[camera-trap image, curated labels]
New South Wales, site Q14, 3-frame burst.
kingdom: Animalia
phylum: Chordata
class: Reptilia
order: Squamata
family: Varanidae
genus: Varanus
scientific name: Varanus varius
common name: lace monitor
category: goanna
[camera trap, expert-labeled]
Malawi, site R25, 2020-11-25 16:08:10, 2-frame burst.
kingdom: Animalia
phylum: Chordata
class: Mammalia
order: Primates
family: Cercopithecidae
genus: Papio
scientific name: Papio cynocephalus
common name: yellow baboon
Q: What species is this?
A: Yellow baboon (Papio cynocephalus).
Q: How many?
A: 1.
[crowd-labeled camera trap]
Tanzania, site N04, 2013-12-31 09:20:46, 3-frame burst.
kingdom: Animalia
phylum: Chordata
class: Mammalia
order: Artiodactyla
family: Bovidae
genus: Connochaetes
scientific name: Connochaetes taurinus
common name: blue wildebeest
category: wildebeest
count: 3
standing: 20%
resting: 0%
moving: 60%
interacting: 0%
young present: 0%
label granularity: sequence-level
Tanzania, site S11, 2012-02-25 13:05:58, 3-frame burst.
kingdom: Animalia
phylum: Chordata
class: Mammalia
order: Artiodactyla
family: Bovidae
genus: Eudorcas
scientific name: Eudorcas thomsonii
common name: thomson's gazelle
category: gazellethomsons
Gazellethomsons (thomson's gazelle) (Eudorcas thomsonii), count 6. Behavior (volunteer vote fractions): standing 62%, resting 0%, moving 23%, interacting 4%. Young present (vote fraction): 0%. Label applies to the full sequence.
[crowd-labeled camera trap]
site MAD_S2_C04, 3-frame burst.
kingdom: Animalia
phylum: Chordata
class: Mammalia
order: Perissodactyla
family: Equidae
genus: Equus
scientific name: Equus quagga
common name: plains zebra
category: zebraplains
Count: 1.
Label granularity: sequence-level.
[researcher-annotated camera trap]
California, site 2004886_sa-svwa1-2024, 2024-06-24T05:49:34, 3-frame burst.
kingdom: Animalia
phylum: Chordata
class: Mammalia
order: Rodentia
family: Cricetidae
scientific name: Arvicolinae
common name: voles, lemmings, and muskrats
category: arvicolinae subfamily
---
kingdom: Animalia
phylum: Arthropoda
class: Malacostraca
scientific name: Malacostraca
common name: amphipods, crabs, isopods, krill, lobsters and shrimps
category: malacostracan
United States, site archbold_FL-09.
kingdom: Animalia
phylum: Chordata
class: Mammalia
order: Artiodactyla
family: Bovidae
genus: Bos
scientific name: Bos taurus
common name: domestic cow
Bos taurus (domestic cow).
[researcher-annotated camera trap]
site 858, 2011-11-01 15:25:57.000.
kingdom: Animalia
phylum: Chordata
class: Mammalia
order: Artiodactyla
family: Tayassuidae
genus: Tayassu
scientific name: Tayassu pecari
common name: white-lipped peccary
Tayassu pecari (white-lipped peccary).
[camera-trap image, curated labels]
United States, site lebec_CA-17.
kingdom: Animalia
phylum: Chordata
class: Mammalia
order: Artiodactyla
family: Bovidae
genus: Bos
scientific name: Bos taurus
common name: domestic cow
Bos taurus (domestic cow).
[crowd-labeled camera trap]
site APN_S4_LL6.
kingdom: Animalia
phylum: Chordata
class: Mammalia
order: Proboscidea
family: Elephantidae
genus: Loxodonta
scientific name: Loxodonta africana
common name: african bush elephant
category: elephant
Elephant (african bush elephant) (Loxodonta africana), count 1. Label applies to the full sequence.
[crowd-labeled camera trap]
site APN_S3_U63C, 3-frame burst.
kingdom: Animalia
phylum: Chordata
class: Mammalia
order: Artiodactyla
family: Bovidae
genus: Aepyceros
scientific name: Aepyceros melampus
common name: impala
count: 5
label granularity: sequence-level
=-=-=-=-=
= Task to carry out =
Retype, exactly and in full, the lines above from the one containing "scientific name: Papio cynocephalus" through the one containing "common name: thomson's gazelle".

= Task result =
scientific name: Papio cynocephalus
common name: yellow baboon
Q: What species is this?
A: Yellow baboon (Papio cynocephalus).
Q: How many?
A: 1.
[crowd-labeled camera trap]
Tanzania, site N04, 2013-12-31 09:20:46, 3-frame burst.
kingdom: Animalia
phylum: Chordata
class: Mammalia
order: Artiodactyla
family: Bovidae
genus: Connochaetes
scientific name: Connochaetes taurinus
common name: blue wildebeest
category: wildebeest
count: 3
standing: 20%
resting: 0%
moving: 60%
interacting: 0%
young present: 0%
label granularity: sequence-level
Tanzania, site S11, 2012-02-25 13:05:58, 3-frame burst.
kingdom: Animalia
phylum: Chordata
class: Mammalia
order: Artiodactyla
family: Bovidae
genus: Eudorcas
scientific name: Eudorcas thomsonii
common name: thomson's gazelle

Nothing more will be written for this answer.